Temperatures in the Arctic have been plummeting this month, so it is likely that sea ice will continue to grow for a while yet.



  1. February 23, 2017 6:08 pm

    MASIE also supplies kmz daily files which open up in Google Earth. Some example are in my recent update ice watch.

  2. February 23, 2017 6:11 pm

    Reblogged this on Wolsten.

  3. Ian Magness permalink
    February 23, 2017 6:18 pm

    Ooops! That’s the huge end-2016 Arctic warming anomaly almost gone. Still, it was a good story whilst it lasted.
    Paul, to put the data in further perspective, overlaying the graph with the line for the whole of 2016 would be really useful. No doubt it will end at c252K / 7K positive anomaly v the mean, but it would be nice to see where else it had been in 2016.

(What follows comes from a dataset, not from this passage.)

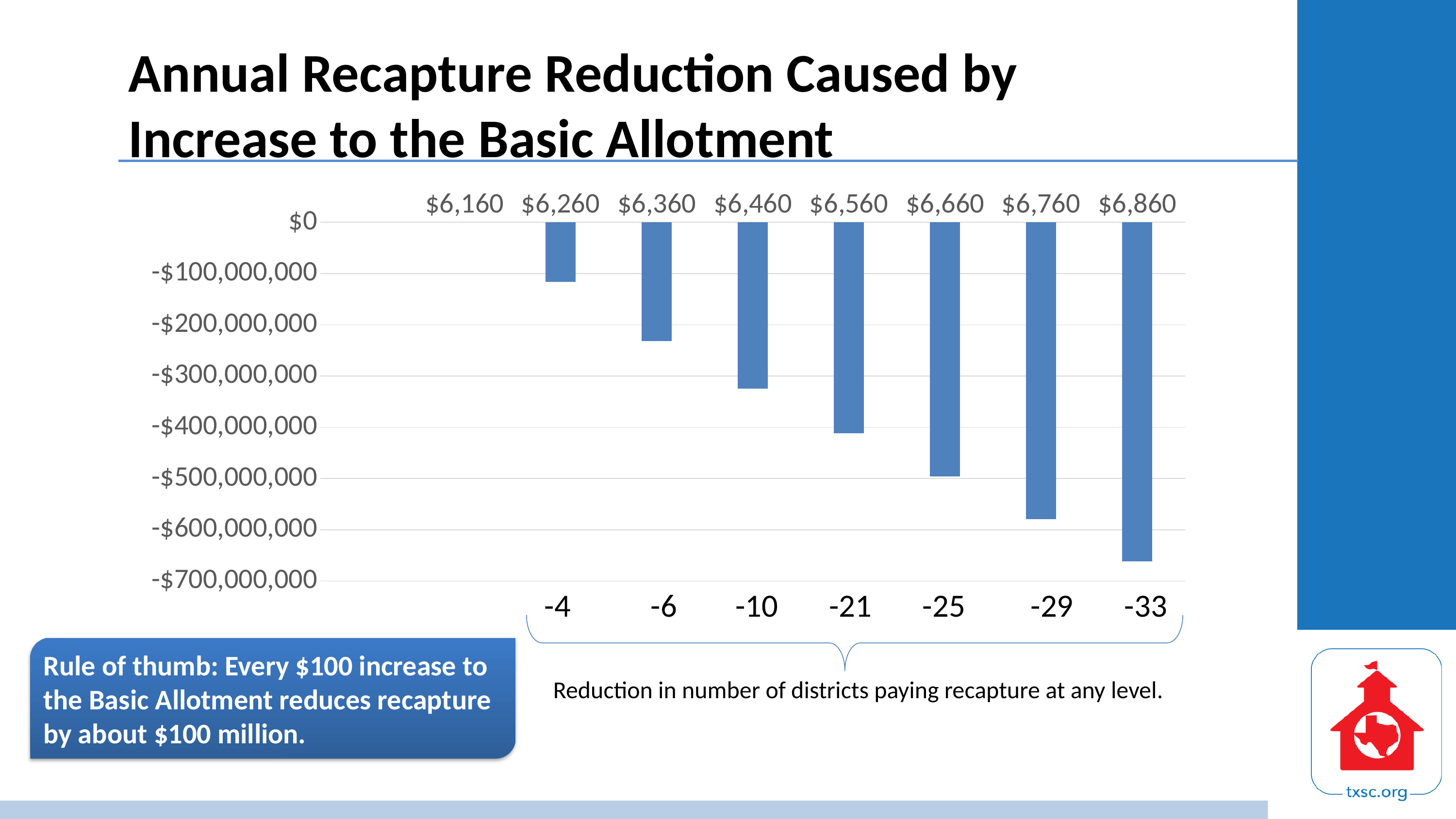
Is the value for $6,860 greater or less than -$700,000,000? greater What kind of chart is shown on the slide? bar chart What is the title of the chart on the slide? Annual Recapture Reduction Caused by Increase to the Basic Allotment Is the value for $6,760 greater or less than -$600,000,000? greater What reduction in the number of districts paying recapture is shown beneath the $6,860 bar? -33 How many Basic Allotment categories are labelled along the top of the chart? 8 Is the value for $6,460 greater or less than -$300,000,000? less Which Basic Allotment category has the lowest (most negative) recapture reduction value? $6,860 Which Basic Allotment category has the shortest visible bar? $6,260 Do the bar values rise or fall as the Basic Allotment increases along the x axis? fall Which has the larger (less negative) value, $6,360 or $6,760? $6,360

  4. Bitter&twisted permalink
    February 23, 2017 9:17 pm

    But the Arctic will be ice-free in 2017.
    So mad professor Wadhams tells me.

  5. Athelstan permalink
    February 24, 2017 12:07 am

    Good analytical stats ‘n’ stuff Paul, only confirming what we all, ever expected – that: rumours of the demise of Arctic sea ice are greatly exaggerated and how!

  6. February 24, 2017 6:35 am

    Never mind the data, it’s what the BBC says that counts:

    “Reduction in Arctic Ice
    The Arctic sea ice should be reaching its maximum extent about now, but following a continuing trend and unusually warm weather at the North Pole, the growth of sea ice has stopped. What will this mean for ice cover in the Northern hemisphere summer? Are we heading for an ice free Arctic sooner than we thought?”

    Is that true, or did you hear it on the BBC?

    • 1saveenergy permalink
      February 24, 2017 2:56 pm

      Anyone got a screenshot of that BBC statement ??

  7. bea permalink
    February 24, 2017 8:23 am

    When was this broadcast?

    “The Arctic sea ice should be reaching its maximum extent…the growth of sea ice has stopped…”

    Isn’t the second statement simply what should FOLLOW from the first statement? The fact that sea ice growth has NOT stopped, then, indicates that this is an unusually prolonged freeze.

  8. February 24, 2017 2:20 pm

    ‘Temperatures in the Arctic have been plummeting this month’

    The El Niño effect is wearing off.

  9. Gerry, England permalink
    February 24, 2017 3:32 pm

    The first thing that struck me with the graph for 21 February over the years is ‘where is the problem?’. The variation is so small it is hardly noteworthy.